LEVY: Or comfort people. If they’re seeing you do that to an exaggerated extent, it gives permission for other people…

PEACHES: To be the way they want to be. I’m not telling people to be like me. I’m not saying wear 18 boobs with Barbie head nipples on them.

LEVY: More people should wear 18 boobs with Barbie head nipples on them!

PEACHES: They should. But that’s what I’m doing, and you can do whatever you want.

LEVY: Did you find that Canada had anything to do with your rebellion?

PEACHES: I think what’s great about Canada is that you’re beside America, so you see that ridiculousness and you see just how audacious it is, and you’re like, “Oh, that’s not the country I live in.” Like when you’re in America, you’re like, “Yeah, I’m that, too.”

LEVY: Yeah. I also find that Canada doesn’t let you get away with a lot. Ego isn’t necessarily celebrated in Canada, and I do think it’s a culture that can really keep you in your place. You seem to be someone who has taken the conservatism of Canada and really cast it aside.

PEACHES: When I started and I was still living in Canada, there was no box to tick for what I was doing. Also, I hear you talk a lot about sincerity, and I feel like that’s so, so important. You’re like, “God forbid, I should be earnest.” No, be earnest. Be sincere.

LEVY: I know.

PEACHES: It’s so important, especially in comedy. I love that [with Big Mistakes] you’re saying, like, “I want to do this, but I want to be careful of how I am portraying people or how this is all seen.” And you can still have a cunty attitude. It doesn’t mean that you’re not going to be you, but it’s okay to care, you know?
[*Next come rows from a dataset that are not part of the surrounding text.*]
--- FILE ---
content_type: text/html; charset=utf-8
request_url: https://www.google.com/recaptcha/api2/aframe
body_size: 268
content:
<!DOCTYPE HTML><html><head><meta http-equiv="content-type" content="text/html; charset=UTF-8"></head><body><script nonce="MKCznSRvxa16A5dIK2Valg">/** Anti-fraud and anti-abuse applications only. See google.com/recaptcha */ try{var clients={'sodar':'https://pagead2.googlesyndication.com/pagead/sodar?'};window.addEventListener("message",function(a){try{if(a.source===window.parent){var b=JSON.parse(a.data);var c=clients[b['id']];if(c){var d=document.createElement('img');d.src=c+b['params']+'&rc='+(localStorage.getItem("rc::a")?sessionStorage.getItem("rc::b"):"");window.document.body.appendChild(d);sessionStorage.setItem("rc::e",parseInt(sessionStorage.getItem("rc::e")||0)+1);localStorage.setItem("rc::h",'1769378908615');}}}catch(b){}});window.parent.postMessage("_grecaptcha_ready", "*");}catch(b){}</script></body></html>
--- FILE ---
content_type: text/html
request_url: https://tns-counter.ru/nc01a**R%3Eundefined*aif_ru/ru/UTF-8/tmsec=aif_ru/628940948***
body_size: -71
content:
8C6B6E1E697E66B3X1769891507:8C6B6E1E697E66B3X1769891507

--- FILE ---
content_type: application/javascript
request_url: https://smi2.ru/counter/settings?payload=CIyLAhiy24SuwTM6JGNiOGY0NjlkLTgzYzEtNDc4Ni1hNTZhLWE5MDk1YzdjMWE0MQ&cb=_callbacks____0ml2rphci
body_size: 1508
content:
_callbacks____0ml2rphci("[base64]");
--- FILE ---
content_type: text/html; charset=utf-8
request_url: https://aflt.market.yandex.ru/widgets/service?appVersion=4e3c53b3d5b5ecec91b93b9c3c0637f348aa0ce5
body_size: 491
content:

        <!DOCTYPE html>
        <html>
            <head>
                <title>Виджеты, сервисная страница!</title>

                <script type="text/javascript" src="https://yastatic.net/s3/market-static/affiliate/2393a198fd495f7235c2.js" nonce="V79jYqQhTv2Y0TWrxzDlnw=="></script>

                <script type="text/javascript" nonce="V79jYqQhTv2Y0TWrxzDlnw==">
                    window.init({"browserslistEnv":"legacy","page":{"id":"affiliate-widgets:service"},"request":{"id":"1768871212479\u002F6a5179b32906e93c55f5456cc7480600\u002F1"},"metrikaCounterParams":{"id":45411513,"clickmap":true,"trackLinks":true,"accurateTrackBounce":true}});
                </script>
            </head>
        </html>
LEVY: Yeah, it’s a strange relationship. I’ve often questioned whether my sincerity, or my earnestness, or whatever is seen as being lame and boring. But I’ve also come to accept that if that’s the truth for some people, who cares. I’d rather care than not, honestly.

PEACHES: Yeah, it’s important. It’s good. 

LEVY: It’s good to care.

PEACHES: It’s good to care.

LEVY: It’s great to care.

PEACHES: It’s good to be Canadian.

LEVY: Exactly. I have one question for you just to circle back to our show. Do you have a big mistake that you’ve made that you care to share? A mistake that’s stuck with you.

PEACHES: Yeah. I used to work in a radio station at York University and they had these two movie posters sitting there all the time. They weren’t doing anything, they were just stacked up. And I was like, “What are you guys doing with these posters?” And they’re like, “I don’t know.” And I’m like, “Can I have them?” And then I worked in a poster shop, so I took them there and I sold them. One day the radio station manager came in, and he was like, “What are you doing? You have our posters and you’re selling them.” I was like, “Oh my God, what am I doing?” I didn’t even think that it was wrong.

LEVY: I think you were a savvy entrepreneur, frankly, from a young age.

PEACHES: I don’t even think I was keeping the money…I don’t know what I was doing.

LEVY: That is also the most Canadian big mistake I can think of—selling $5 posters that were given to you. It wasn’t real theft. It was just a scheme that left you feeling a little guilty. Mine is getting involved in the tiniest, most Canadian hit-and-run you’ve ever experienced in your life. I was 16. I went to parallel park my parents’ car at the bakery that I was working at at the time and I was reversing into the spot. I lightly bumped the car behind me, panicked, started to drive out of the spot, bumped the car in front of me, freaked, reversed, bumped the car behind me again. At this point, people were gathering. I didn’t know that you should get out of the car and leave a note. So I left. I drove away from the scene of the crime I had created and my mom, several months later, got a call from the police saying the car was involved in a hit-and-run.

PEACHES: Wow.

LEVY: It was the most Canadian hit-and-run on the face of the planet, but that is the big mistake that I think about often.

PEACHES: There you go. Those are our Canadian big mistakes.

LEVY: Great. Well, keep me abreast of your travels, and I will make sure that I see the show.

PEACHES: I’ll give you more than a breast. I’ll give you, like, eight breasts.

LEVY: Nine.

PEACHES: Nine breasts. Have fun at the party! I’m sorry I can’t make it.

LEVY: Thank you, we’ll miss you there!